“Whose Are We?”
By Aidan Stoddart, Harvard ’21
Editor’s note: The following staff editorial is reprinted with permission from The Harvard Ichthus, a journal of Christian thought and expression produced by undergraduates at Harvard University. This editorial is part one in the journal’s three-part series (to read parts two and three, visit http://harvardichthus.org).
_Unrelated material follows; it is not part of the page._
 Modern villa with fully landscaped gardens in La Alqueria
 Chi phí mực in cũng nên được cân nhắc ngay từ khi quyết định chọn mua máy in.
In an article published in October of last year, The Harvard Crimson explored the ramifications of a new study from Harvard Medical School Professor Cindy Hsin-Ju Liu. A national survey conducted by Liu and her colleagues found that 20 percent of college students reported suicidal thoughts, 25 percent reported diagnosis or treatment for a mental health disorder in the previous year, 20 percent reported self-harm, and 10 percent reported having attempted suicide.
These are sobering data, and it is obvious that mental health must be addressed with greater commitment and zeal on college campuses. The wellbeing of students across the country is at stake, and we, the staff of the Harvard Ichthus, believe that our own campus is no exception. Here at Harvard, we live and work in a high-pressure environment. We know from experience that it can be brutally difficult to take care of ourselves when anxieties and responsibilities of all kinds—social, academic, financial, spiritual, and more—accost us from all sides.
In light of this plight in the world of mental health, we want to offer a three-point reflection from a Christian perspective. To be clear, this is not by any means a “solve” for mental health issues. It is, rather, a reflection on who we are as children of God, and how that Gospel message might impact our experience of emotional anguish, mental suffering, and crises of self-image.
Our prayer is that, through the grace and power of God’s most Holy Spirit, this reflection may be of use or comfort to our readers here at school or abroad. This, our first reflection on the topic, is called “Whose Are We?”
You are precious in my sight, and honored, and I love you. Hear the Lord speaking to the people of Israel in the 43rd chapter of Isaiah, and remember that by the Incarnation of Christ Jesus, we, too, are grafted into that sacred community. We are made and held by a God who loves us, who has not given up on us, and who will never let us go. We are God’s beloved, and God is our beloved, and it is God alone who will bring us evermore into the fullness of life through the life and death of Christ. Jesus seeks relentlessly to gather us in under his wings of love. Jesus abides in us, and calls us to abide in him. This is the Divine Story. This is to whom we belong.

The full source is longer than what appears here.